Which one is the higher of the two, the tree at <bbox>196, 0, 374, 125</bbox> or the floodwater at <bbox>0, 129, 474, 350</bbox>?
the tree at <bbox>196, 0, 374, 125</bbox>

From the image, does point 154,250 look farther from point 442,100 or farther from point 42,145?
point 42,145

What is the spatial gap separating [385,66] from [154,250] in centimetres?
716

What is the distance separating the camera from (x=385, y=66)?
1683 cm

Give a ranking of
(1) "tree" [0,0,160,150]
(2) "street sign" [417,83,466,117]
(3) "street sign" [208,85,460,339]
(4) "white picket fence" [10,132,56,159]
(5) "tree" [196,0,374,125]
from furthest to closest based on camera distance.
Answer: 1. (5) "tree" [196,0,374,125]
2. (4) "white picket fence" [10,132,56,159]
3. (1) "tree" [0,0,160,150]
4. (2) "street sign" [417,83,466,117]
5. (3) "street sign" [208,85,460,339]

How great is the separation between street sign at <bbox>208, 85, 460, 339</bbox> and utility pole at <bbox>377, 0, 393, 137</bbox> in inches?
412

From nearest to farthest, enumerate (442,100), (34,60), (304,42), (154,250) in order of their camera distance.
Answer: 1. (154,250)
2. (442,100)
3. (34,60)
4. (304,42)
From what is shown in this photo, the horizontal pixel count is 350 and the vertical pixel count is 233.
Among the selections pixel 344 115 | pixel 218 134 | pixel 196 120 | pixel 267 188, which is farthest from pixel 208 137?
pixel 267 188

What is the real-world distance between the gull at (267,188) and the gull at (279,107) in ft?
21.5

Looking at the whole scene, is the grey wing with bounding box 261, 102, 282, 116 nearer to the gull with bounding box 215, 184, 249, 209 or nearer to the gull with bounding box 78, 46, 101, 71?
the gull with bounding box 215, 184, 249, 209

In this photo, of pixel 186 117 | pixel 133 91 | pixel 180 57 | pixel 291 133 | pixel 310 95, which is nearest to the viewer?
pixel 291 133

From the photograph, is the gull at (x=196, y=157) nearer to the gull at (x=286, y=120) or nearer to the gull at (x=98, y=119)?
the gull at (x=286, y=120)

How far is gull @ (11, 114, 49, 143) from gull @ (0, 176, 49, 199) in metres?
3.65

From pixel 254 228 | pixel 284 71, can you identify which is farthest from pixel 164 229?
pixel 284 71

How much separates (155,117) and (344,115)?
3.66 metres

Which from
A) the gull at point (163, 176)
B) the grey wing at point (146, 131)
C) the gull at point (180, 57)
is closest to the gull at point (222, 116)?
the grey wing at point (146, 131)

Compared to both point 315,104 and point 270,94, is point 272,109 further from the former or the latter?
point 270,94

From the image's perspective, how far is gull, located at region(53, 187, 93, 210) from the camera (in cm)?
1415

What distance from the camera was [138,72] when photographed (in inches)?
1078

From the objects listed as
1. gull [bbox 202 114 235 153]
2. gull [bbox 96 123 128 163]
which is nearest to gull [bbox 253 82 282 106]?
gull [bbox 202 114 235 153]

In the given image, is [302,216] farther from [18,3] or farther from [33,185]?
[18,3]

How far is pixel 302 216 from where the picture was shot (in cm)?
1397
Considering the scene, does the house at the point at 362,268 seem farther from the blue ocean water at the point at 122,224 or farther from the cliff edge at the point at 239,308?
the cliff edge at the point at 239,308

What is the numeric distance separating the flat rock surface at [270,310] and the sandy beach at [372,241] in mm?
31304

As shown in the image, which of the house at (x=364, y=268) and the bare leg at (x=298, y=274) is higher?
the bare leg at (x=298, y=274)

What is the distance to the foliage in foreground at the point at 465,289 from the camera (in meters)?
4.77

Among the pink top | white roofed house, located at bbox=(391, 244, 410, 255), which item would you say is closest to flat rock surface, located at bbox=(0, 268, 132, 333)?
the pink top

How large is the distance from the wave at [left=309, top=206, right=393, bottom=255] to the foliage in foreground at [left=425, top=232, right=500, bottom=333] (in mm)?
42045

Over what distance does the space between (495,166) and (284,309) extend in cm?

* What you are asked to do: Can you copy every line above, character for character, with nothing changed or left out?

* Full output:
Which one is the higher of the two, the tree at <bbox>196, 0, 374, 125</bbox> or the floodwater at <bbox>0, 129, 474, 350</bbox>?
the tree at <bbox>196, 0, 374, 125</bbox>

From the image, does point 154,250 look farther from point 442,100 or farther from point 42,145?
point 42,145

What is the spatial gap separating [385,66] from [154,250] in centimetres?
716

What is the distance separating the camera from (x=385, y=66)?
1683 cm

Give a ranking of
(1) "tree" [0,0,160,150]
(2) "street sign" [417,83,466,117]
(3) "street sign" [208,85,460,339]
(4) "white picket fence" [10,132,56,159]
(5) "tree" [196,0,374,125]
from furthest to closest based on camera distance.
Answer: 1. (5) "tree" [196,0,374,125]
2. (4) "white picket fence" [10,132,56,159]
3. (1) "tree" [0,0,160,150]
4. (2) "street sign" [417,83,466,117]
5. (3) "street sign" [208,85,460,339]

How great is the separation between street sign at <bbox>208, 85, 460, 339</bbox> and utility pole at <bbox>377, 0, 393, 137</bbox> in inches?
412

From nearest to farthest, enumerate (442,100), (34,60), (304,42), (154,250) in order of their camera distance.
Answer: 1. (154,250)
2. (442,100)
3. (34,60)
4. (304,42)
From what is shown in this photo, the horizontal pixel count is 350 and the vertical pixel count is 233.
Among the selections pixel 344 115 | pixel 218 134 | pixel 196 120 | pixel 267 188, which is farthest from pixel 208 137?
pixel 267 188

What is the real-world distance between the gull at (267,188) and the gull at (279,107) in ft?
21.5

Looking at the whole scene, is the grey wing with bounding box 261, 102, 282, 116 nearer to the gull with bounding box 215, 184, 249, 209 or nearer to the gull with bounding box 78, 46, 101, 71?
the gull with bounding box 215, 184, 249, 209

In this photo, of pixel 186 117 | pixel 133 91 | pixel 180 57 | pixel 291 133 | pixel 310 95, which is nearest to the viewer?
pixel 291 133

From the photograph, is the gull at (x=196, y=157) nearer to the gull at (x=286, y=120) or nearer to the gull at (x=98, y=119)?
the gull at (x=286, y=120)

How far is gull @ (11, 114, 49, 143) from gull @ (0, 176, 49, 199) in metres?
3.65

From pixel 254 228 | pixel 284 71, can you identify which is farthest from pixel 164 229?
pixel 284 71

How much separates (155,117) and (344,115)?
3.66 metres

Which from
A) the gull at point (163, 176)
B) the grey wing at point (146, 131)
C) the gull at point (180, 57)
is closest to the gull at point (222, 116)?
the grey wing at point (146, 131)

Compared to both point 315,104 and point 270,94, is point 272,109 further from the former or the latter?
point 270,94

From the image's perspective, how far is gull, located at region(53, 187, 93, 210) from the camera (in cm)?
1415

What distance from the camera was [138,72] when photographed (in inches)?
1078

From the objects listed as
1. gull [bbox 202 114 235 153]
2. gull [bbox 96 123 128 163]
which is nearest to gull [bbox 253 82 282 106]?
gull [bbox 202 114 235 153]

In the given image, is [302,216] farther from [18,3] or farther from [33,185]?
[18,3]

How far is pixel 302 216 from where the picture was shot (in cm)?
1397
Considering the scene, does the house at the point at 362,268 seem farther from the blue ocean water at the point at 122,224 or farther from the cliff edge at the point at 239,308?
the cliff edge at the point at 239,308

What is the numeric distance separating the flat rock surface at [270,310] and the sandy beach at [372,241] in mm?
31304

As shown in the image, which of the house at (x=364, y=268) and the bare leg at (x=298, y=274) is higher?
the bare leg at (x=298, y=274)

What is the distance to the foliage in foreground at the point at 465,289 from the camera (in meters)?
4.77

Among the pink top | white roofed house, located at bbox=(391, 244, 410, 255), which item would you say is closest to flat rock surface, located at bbox=(0, 268, 132, 333)?
the pink top

How large is the distance from the wave at [left=309, top=206, right=393, bottom=255] to the foliage in foreground at [left=425, top=232, right=500, bottom=333] (in mm)?
42045

Over what distance does the space between (495,166) and (284,309) extend in cm?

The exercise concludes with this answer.